TRANSMISSION IMPAIRMENT
Signals travel through transmission media, which are not perfect. The imperfection causes signal impairment. This means that the signal at the beginning of the medium is not the same as the signal at the end of the medium. What is sent is not what is received. Three causes of impairment are attenuation, distortion, and noise.
Topics discussed in this section:
- Attenuation
- Distortion
- Noise
Causes of impairment
Attenuation
- Attenuation means a loss of energy.
- When a signal, simple or composite, travels through a medium, it loses some of its energy in overcoming the resistance of the medium. That is why a wire carrying electric signals gets warm.
- To compensate for this loss, amplifiers are used to amplify the signal.
- To show that a signal has lost or gained strength, engineers use the unit of the decibel.
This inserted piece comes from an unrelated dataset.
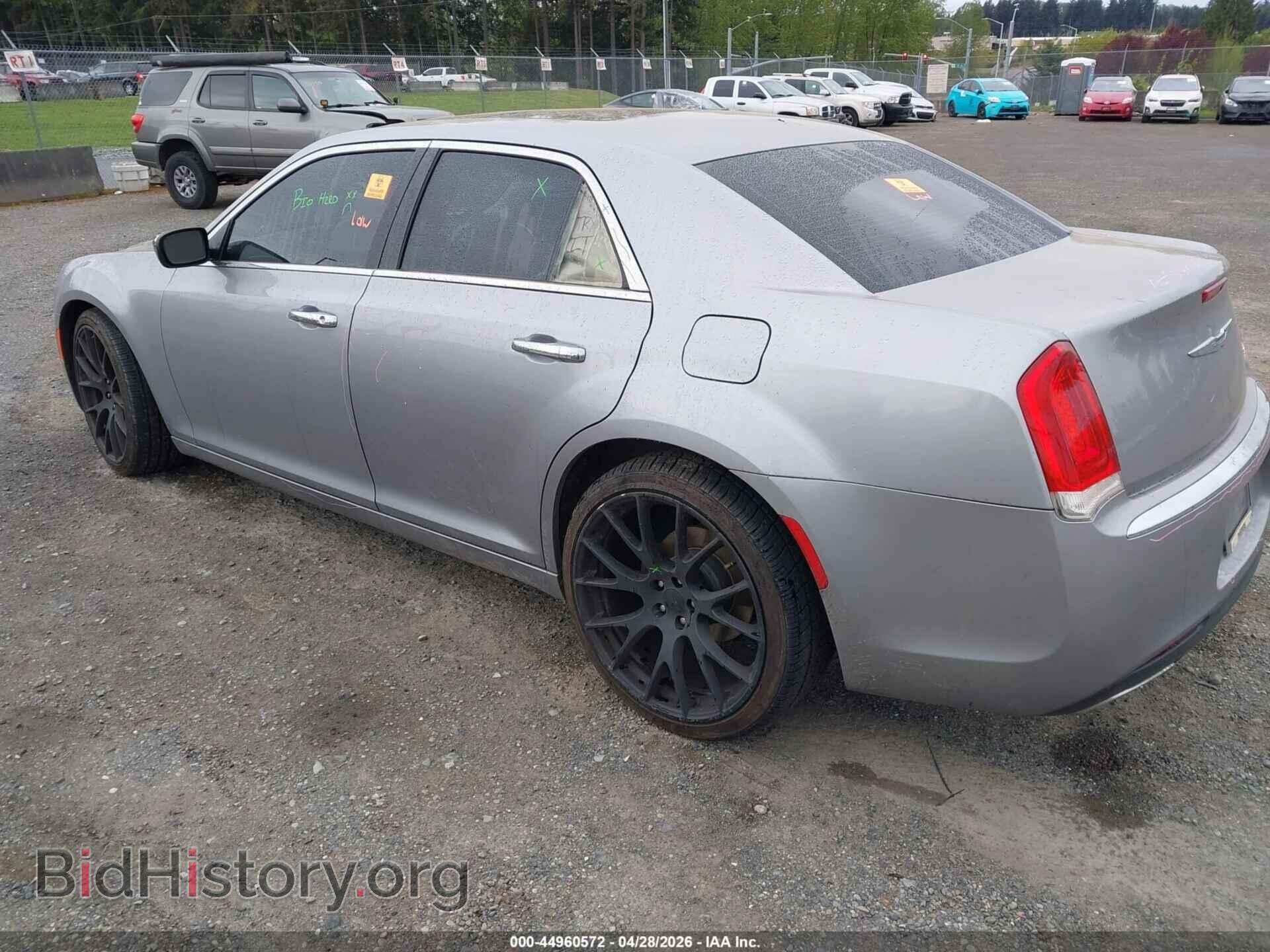2017 CHRYSLER 300C - VIN: 2C3CCAEG6HH662418 - Фото 3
- The decibel (dB) measures the relative strengths of two signals or one signal at two different points.
- The decibel is negative if a signal is attenuated and positive if a signal is amplified.
Distortion
- Distortion means that the signal changes its form or shape.
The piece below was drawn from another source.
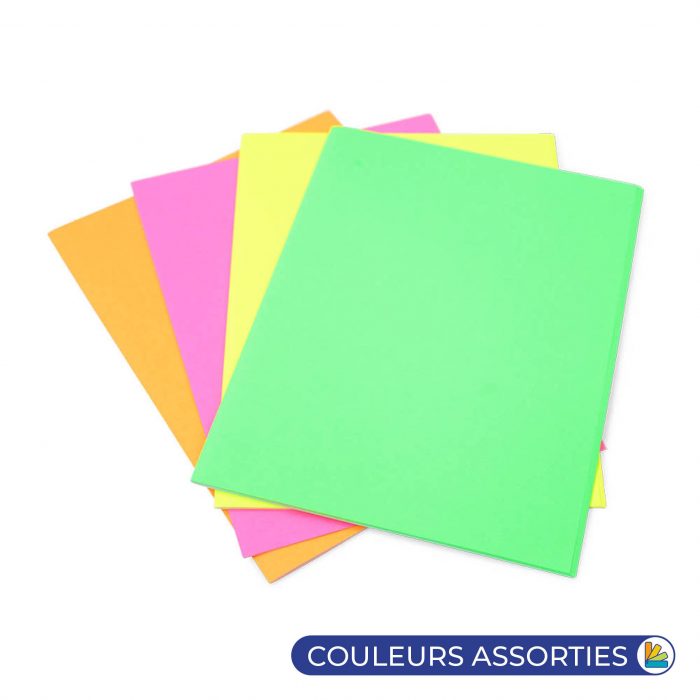 Sous-chemise fluo couleurs assorties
- Distortion can occur in a composite signal made of different frequencies.
- Each signal component has its own propagation speed through a medium and, therefore, its own delay in arriving at the final destination. Differences in delay may create a difference in phase.
- The shape of the composite signal is therefore not the same.
Noise
- Noise is another cause of impairment.
- Several types of noise, such as thermal noise, induced noise, cross-talk, and impulse noise, may corrupt the signal.